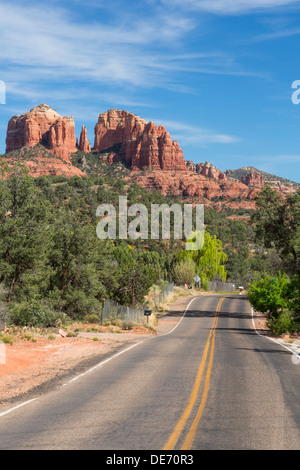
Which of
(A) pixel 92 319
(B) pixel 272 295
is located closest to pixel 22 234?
(A) pixel 92 319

====================

== Yapılacak Görev ==
Yukarıdaki öğelerin tüm satırlarını hiçbir değişiklik yapmadan çoğaltınız. Görselleri yanıtınıza almayınız.

== Alıştırma Sonucu ==
Which of
(A) pixel 92 319
(B) pixel 272 295
is located closest to pixel 22 234?
(A) pixel 92 319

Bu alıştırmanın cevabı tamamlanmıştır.